_Compito da svolgere_
Prosegua il testo sul documentario "The Last Dance" e sui Chicago Bulls degli anni '90, riprendendo subito dopo l'ultima frase riportata.

_Testo estratto_
==========

Sono mesi avari di gioie e soddisfazioni per tutti noi amanti del basket e di tutti gli sport di squadra. Nel periodo dell’anno in cui normalmente si starebbero disputando i playoffs della NBA, la lega americana è ferma per cause di forza maggiore, così come tutti gli altri campionati.
Eppure, anche in questi tempi di astinenza forzata e dolorosa, il mondo cestistico – e non solo – ha potuto raccogliersi in occasione di un evento a suo modo epocale (quasi) quanto una finale NBA particolarmente epica e combattuta: il documentario ESPN “The Last Dance”, distribuito da Netflix, ha rappresentato una sorta di rito collettivo a distanza. Un’occasione di discussioni spesso molto costruttive e accese, nel ripercorrere le stagioni di quei Chicago Bulls che nel corso degli anni ’90 hanno cambiato per sempre il volto dello sport professionistico americano e la percezione della pallacanestro su scala globale. La visione dei due episodi ogni lunedì è stato qualcosa di molto simile allo sviluppo di serie TV come “Game of Thrones”, con annesso corollario settimanale di spasmodiche attese, dibattiti, speculazioni, ricordi e scoperte.
Il racconto di quella Chicago ha saputo coinvolgere tanto gli appassionati quanto i neofiti, portando i primi in una nostalgica passeggiata sul viale dei ricordi e avvicinando i secondi al basket quanto forse nessun altro prodotto pop era riuscito a fare in precedenza (forse con la sola eccezione di “Space Jam”, il cui protagonista – guarda caso – è lo stesso). Già prima che la programmazione fosse giunta al termine, “The Last Dance” ha superato “La Casa di Carta” ed è diventata la serie più vista di sempre su Netflix.
Merito anzitutto di una parabola sportiva che nasce cinematografica ante litteram. Un paragone già messo sul tavolo proprio dallo stesso Phil Jackson, magnifico direttore d’orchestra di una cast ricchissimo, composto da una sfilza di personalità larger than life, ciascuna con il suo portato di imprescindibili contributi ed enormi difetti.

==========

_Materiale fornito_
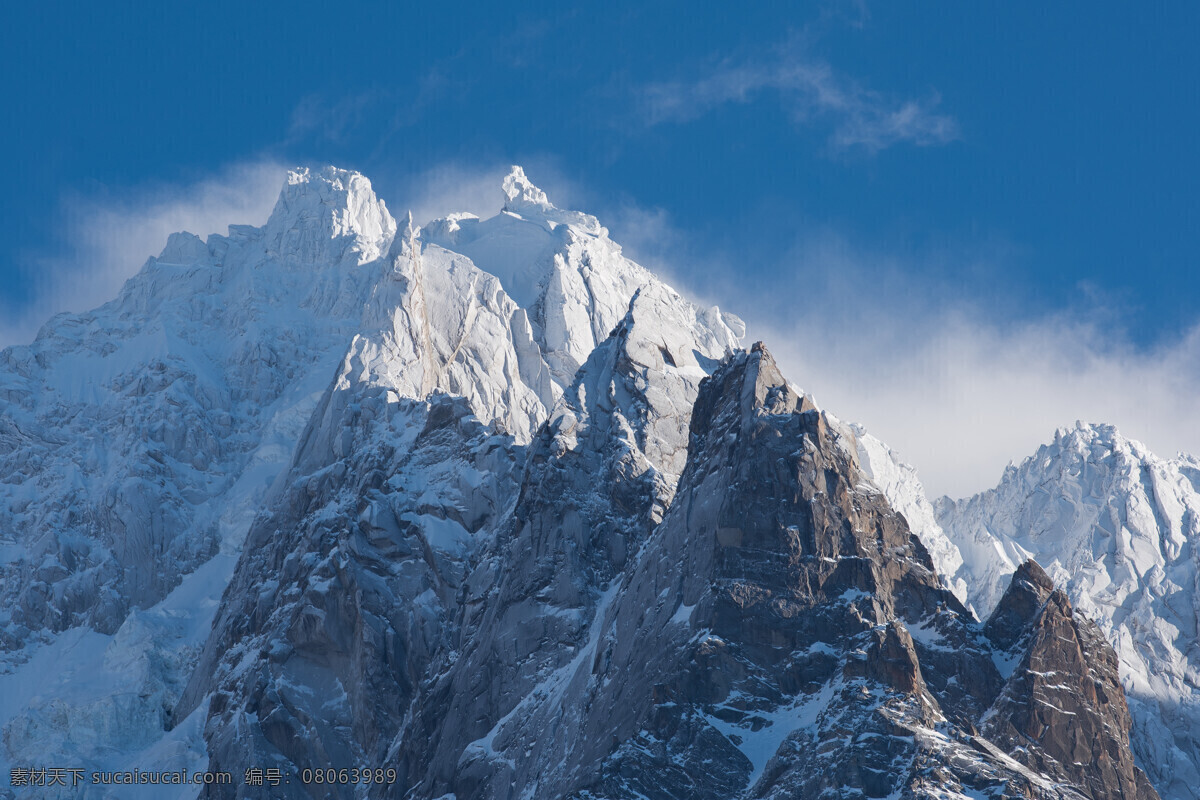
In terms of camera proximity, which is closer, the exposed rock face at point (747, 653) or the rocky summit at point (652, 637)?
the exposed rock face at point (747, 653)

==========

_Risposta corretta_
L’essenziale trasversalità di Scottie Pippen, l’esuberante follia di Dennis Rodman, la provvidenziale puntualità di John Paxson e Steve Kerr, il fondamentale contributo di terze stelle a tutti gli effetti quali Toni Kukoc e Horace Grant. Ma anche l’imprescindibile lavoro sporco di gregari come Luc Longley, Bill Wennigton e Bill Cartwright. E anche due antagonisti: la stampa con le sue speculazioni, a lanciare continuamente sassolini negli ingranaggi di una macchina altrimenti pericolosamente vicina alla perfezione, e Jerry Krause. Un general manager con il grande merito di aver assemblato e reso possibile tutto questo, e la colpa (?) di aver smantellato il giochino nel momento di suo massimo splendore.
Tutte tessere di un mosaico che visto ora, da lontano, assume una volta di più le stimmate di un capolavoro senza tempo. Forse la squadra migliore di sempre, senza dubbio tra le più vincenti, amate e odiate di ogni tempo e di ogni sport.
Su tutto questo si staglia ovviamente lui, il più grande di tutti: Michael Jordan. Imbolsito dagli anni e con gli occhi arrossati e ingialliti dai troppi sigari e dal troppo alcol, ma con la divina arroganza e la patologica competitività di sempre. Il 23 è di fatto la voce narrante e il protagonista indiscusso di tutta la serie, e non sarebbe potuto essere altrimenti.
Così, nonostante le dovute deviazioni, “The Last Dance” è soprattutto la storia di MJ, delle sue umane debolezze e della sua inumana fame di vittorie. Quell’approccio sul campo ha consegnato al mondo sportivo una narrazione pronta da spendere per forgiare una nuova generazione di campioni (Kobe Bryant su tutti), ponendo le basi per il brand NBA che vediamo oggi.
Perché prima di ogni altra cosa Jordan è stato un prodotto pop, il più vendibile ed esportabile di tutti. E in questo senso la serie è efficace nel ripercorrere i passi anche di quella scalata lontana dal parquet: dagli spot vintage della Converse con protagonisti Bird e Magic fino all’impero mondiale Air Jordan, passando per Spike Lee e il «be like Mike». La NBA ha cambiato passo quando ha capito che il basket si poteva vendere, e Jordan è stato il ponte perfetto.
Eppure, anche nel suo ovvio costruirsi intorno al perno MJ, la serie ha il coraggio (a volte parziale, ma ce l’ha) di non risolversi nella mera agiografia. Così a fianco dei trionfi sul campo da gioco vengono illuminate anche le ingombranti ombre di Jordan; un personaggio per cui raramente il cliché della necessaria separazione uomo-artista è stato più calzante.
Messo impietosamente davanti ai propri errori – il bullismo verso Krause e (inizialmente) Kukoc, la presunta ludopatia, il latente ostracismo olimpico ad Isaiah Thomas, l’inammissibile e opportunistica ignavia politica nel momento del bisogno – mai una volta Jordan ha saputo fare un passo indietro e riconoscere i propri sbagli e abbagli. Nemmeno più di vent’anni dopo, senza più nulla da dimostrare e nessuno da convincere, è riuscito a fare un passo di lato per smarcarsi dall’infinito cono d’ombra del proprio ego.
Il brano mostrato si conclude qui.